The twin catastrophes wrought by Mother Nature on the nation of Japan last week—known as the Tohoku earthquake and tsunami—devastated the lives of millions of people in one of the world’s most developed nations.
The earthquake that struck off the northeast coast of the island nation registered a whopping 9.0 magnitude on the Richter scale—nearly 1,000 times stronger than the 1989 Loma Prieta quake experienced here in the Bay Area—and launched a massive tsunami whose waves ravaged Japan’s east coast and whose destruction reached as far as Santa Cruz.
As the death toll continues to rise, possibly into the tens of thousands, Japan’s nuclear engineers are fighting desperately to contain a series of explosions rocking the country’s Fukushima Daiichi nuclear power station, which has also experienced system failures and partial meltdowns in the immediate aftermath of the disasters.
Parallels to the Chernobyl and Three Mile Island incidents abound—the clouds of radioactive steam being spewed from the Fukushima reactors and the rising levels of radiation being recorded as far as Tokyo (nearly 150 miles southwest) have resurfaced nightmares of nuclear disaster ingrained in the Japanese conscience since the end of the Second World War.
In the United States and the rest of the world, the Japanese atomic crisis has sparked new concerns over the safety and inherent volatility of nuclear power, which has been regarded as a leading source of “cheap” and “clean” energy in a world facing the encroachment of global warming. As the world approaches the 25-year anniversary of the Chernobyl disaster, public support for nuclear energy has seen little decline, despite being neither cheap nor particularly clean.
California is home to two of the nation’s 104 nuclear reactors, which account for 20 percent of the country’s total energy output. Both of the Golden State’s facilities are located south of the Bay Area: the Diablo Canyon plant near San Luis Obispo and San Onofre in San Diego County, and both are located along fault lines.

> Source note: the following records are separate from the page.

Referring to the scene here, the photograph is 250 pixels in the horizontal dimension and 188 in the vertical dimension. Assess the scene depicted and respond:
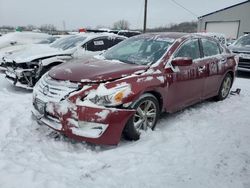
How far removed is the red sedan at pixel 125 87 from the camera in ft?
12.5

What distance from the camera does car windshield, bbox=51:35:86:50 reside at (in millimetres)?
8151

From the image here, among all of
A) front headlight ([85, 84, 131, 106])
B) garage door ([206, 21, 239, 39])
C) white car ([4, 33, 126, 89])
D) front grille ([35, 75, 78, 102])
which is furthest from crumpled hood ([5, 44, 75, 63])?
garage door ([206, 21, 239, 39])

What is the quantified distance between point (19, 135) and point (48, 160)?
95cm

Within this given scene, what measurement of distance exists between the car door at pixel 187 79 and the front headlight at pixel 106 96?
1167 mm

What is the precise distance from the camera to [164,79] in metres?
4.59

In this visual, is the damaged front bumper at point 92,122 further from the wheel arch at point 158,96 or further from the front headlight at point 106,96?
the wheel arch at point 158,96

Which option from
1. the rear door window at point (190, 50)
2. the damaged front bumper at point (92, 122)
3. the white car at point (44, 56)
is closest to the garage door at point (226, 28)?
the white car at point (44, 56)

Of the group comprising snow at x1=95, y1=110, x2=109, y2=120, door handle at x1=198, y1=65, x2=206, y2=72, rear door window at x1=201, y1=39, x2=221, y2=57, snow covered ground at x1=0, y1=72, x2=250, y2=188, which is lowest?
snow covered ground at x1=0, y1=72, x2=250, y2=188

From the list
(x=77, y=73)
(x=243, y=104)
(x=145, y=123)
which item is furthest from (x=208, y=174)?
(x=243, y=104)

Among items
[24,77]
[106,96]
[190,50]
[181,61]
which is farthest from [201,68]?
[24,77]

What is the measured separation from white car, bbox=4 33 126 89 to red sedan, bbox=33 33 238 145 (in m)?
2.24

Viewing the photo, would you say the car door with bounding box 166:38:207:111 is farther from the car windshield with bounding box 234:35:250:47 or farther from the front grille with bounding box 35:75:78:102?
the car windshield with bounding box 234:35:250:47

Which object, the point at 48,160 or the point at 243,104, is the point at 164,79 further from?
the point at 243,104

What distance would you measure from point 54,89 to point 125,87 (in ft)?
3.26
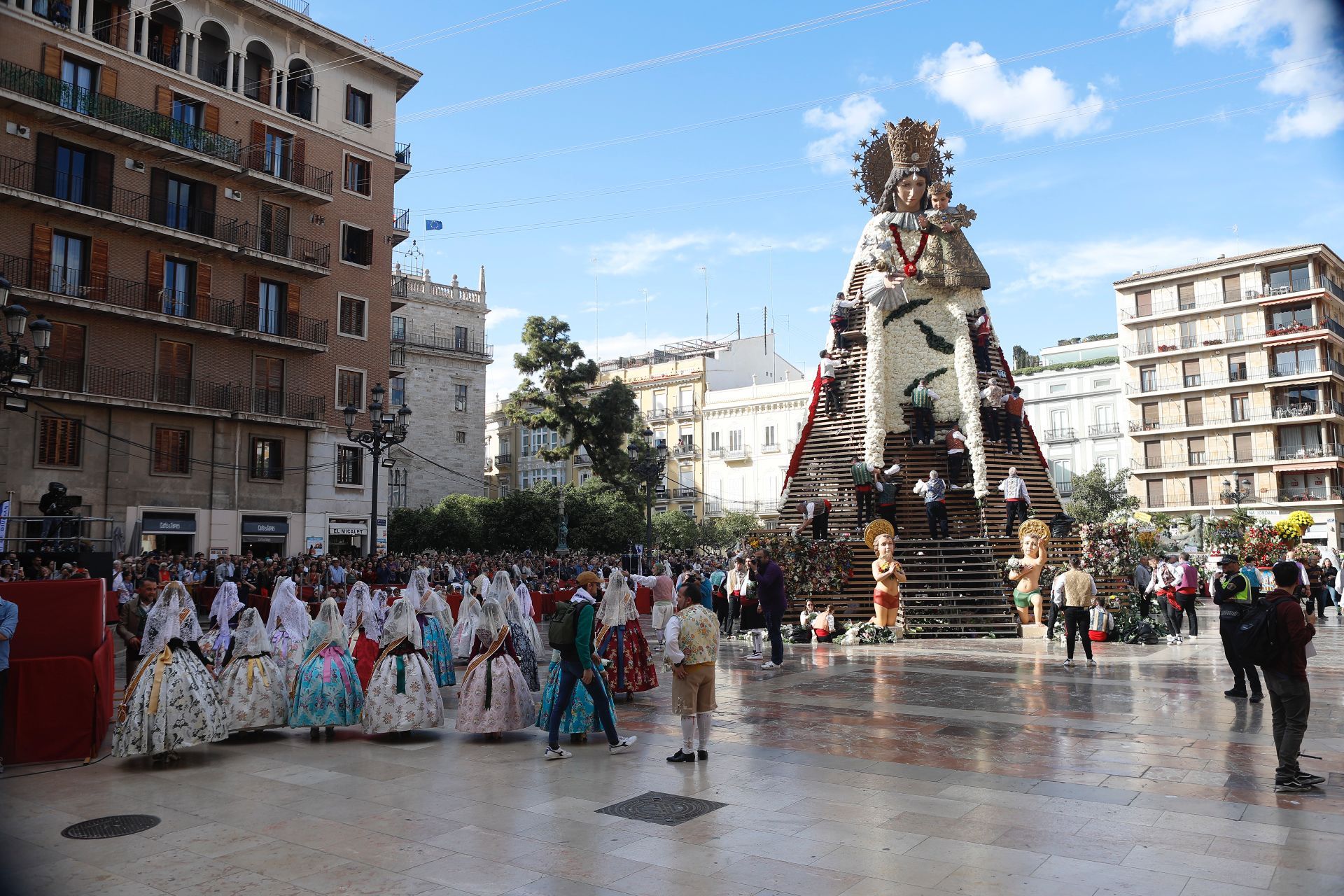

Both plants are built to withstand an earthquake whose magnitude would be expected in their area, but predicting the severity of a disaster like the Japanese one is impossible. Indeed, the Tohoku earthquake registered as one of the five strongest on record since 1900, when records were first taken, surpassing the 1906 San Francisco and 2010 Chilean and Haitian earthquakes in magnitude.
Nuclear power proponents have been quick to point out that Japan’s unique location on the globe make it more susceptible to monumental natural disasters. Certainly, the Japanese took this into account, and as a result have the strictest building codes and most earthquake-ready society on the planet—and yet, all the emergency preparedness and costly structural retrofitting could not prepare them for a crisis on this scale.
Attempts to engineer modern nuclear power facilities equipped for natural disasters or terrorist attacks have resulted in a cooperative Franco-German project in Finland, where a proposed $4 billion “next-generation” nuclear facility has exceeded cost by 50 percent and whose completion date—2009—has yet to be realized.
Existing facilities worldwide are rapidly approaching their shelf life, and plans to extend the lives of these plants are being considered, given both their material and environmental costs. Yet, even as the Japanese nuclear emergency calls into the question the safety and viability of nuclear energy, many experts hold that green, renewable energy alternatives are far more costly and expansive.
A recent report from researchers at Stanford University and UC Davis offer a detailed analysis of the cost and effort likely required for implementing and maintaining an entirely renewable energy program worldwide. Needless to say, the task is herculean, even Sisyphean in nature.
The collaborative report describes the need for four million five-megawatt wind turbines, of which the Chinese have only just built the first model—current wind turbines have only about the half the energy output. Also, some 90,000 large-scale solar plants are needed—as a comparison point, only some three dozen exist globally. To top it off, 1.7 billion three-kilowatt rooftop solar systems—one in four of all households worldwide—would be the icing on the renewable cake, assuming the rare-earth material required is available in the necessary quantity.
The cost to wean humanity off the teat of nuclear and fossil fuel is daunting, no doubt, but not impossible. The colossal effort required is something that is in humanity’s interests, and its emergence, slow and encumbered by deniers and skeptics, is gradually gaining steam.
Experts say the fears over Fukushima, while not quite overblown, do not possess the potential of another Chernobyl disaster, but concerns over the safety of nuclear energy persist. California is long overdue for the next big earthquake, according to numerous reports by the United States Geological Survey, and valid questions must be addressed over the safety of the state’s existing reactors should a shake on the scale of the Tohoku 9.0 quake strike the West Coast in the next decade or so.
Of course, given the innovation that Americans pride themselves upon, it is imperative on us as a global technological leader to find alternatives to the inherent instability of nuclear power as we prepare for the next big disaster, whether it be along the San Andreas fault or any of the ever-shifting tectonic plates across the globe. After all, if the technologically brilliant competent Japanese, the first victims of nuclear disaster on the planet—in the form of the atomic bombs dropped on Hiroshima and Nagasaki in 1945—must bravely face down a catastrophe, none of us can feel too confident in the wonders of technology.